Until then, the films really spoke for themselves, and I think that’s a good thing. Honestly, if we’re going to applaud members of the film community expressing their political views at every turn at an awards show like the Academy Awards, then we shouldn’t balk if it starts becoming the norm everywhere else.
I’m all for freedom of speech, of course, but I’d really find it hard to watch if the trophy presentation at this year’s Super Bowl included a little speech by Tom Brady, Bill Belichick, and Patriots’ owner Robert Kraft on each of their own political causes. That’s not to say that politics never enters into the world of sports entertainment because it does, but it’s much rarer. When an athlete tries becoming a politician it is often received rather poorly no matter what side of the political spectrum it’s originating from. Likewise, I’m not all that interested in what country music and rock stars think about particular issues unless they can show a PhD to back up their opinions.
Unfortunately, when it comes to the Academy Awards, politics is not only a big deal at the ceremony itself but in the voting as well. Think about all the discussion and debate that went into the nomination of American Sniper for Best Picture. It’s kind of ironic when you think about it because if you look at the list of former Best Picture winners, you’ll note that the 1946 winner, The Best Years of our Lives, dealt with the struggles of veterans returning home from war. It was preceded the year before by The Lost Weekend which chronicled the life of a writer struggling with alcoholism and followed by Gentleman’s Agreement which tackled prejudice. Obviously, the same voters who felt compelled to honor films dealing with those difficult social issues weren’t afraid to give a golden statuette to a “war” movie.

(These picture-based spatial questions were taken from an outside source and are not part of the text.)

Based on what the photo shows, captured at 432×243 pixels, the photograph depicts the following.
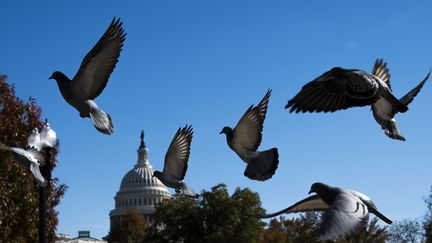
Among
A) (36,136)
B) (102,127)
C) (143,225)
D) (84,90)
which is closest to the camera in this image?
(102,127)

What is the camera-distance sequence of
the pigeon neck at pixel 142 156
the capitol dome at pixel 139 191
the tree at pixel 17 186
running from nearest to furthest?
the tree at pixel 17 186 < the capitol dome at pixel 139 191 < the pigeon neck at pixel 142 156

With its rich history, the Academy is now taken with the practice of annually honoring an old favorite. This year it was The Sound of Music. Last year, it was The Wizard of Oz which was celebrating its 75th Anniversary. Another famous American film was also celebrating that same milestone and actually beat The Wizard of Oz for Best Picture in 1939. You probably know it—Gone with the Wind. The Academy decided to pass over any mention of it last year because it was deemed too controversial in light of the nomination (and subsequent victory) of Twelve Years a Slave.
Democrat political pundits this morning were applauding last night’s award show in particular for its various political messages on wage equality and immigration among other issues. That’s probably all you need to know about the flavor of the show.
Later this week, the Conservative Political Action Committee (CPAC) will have its own “show” of sorts with various conservative leaders stepping out in succession to express opinions from that end of the political spectrum.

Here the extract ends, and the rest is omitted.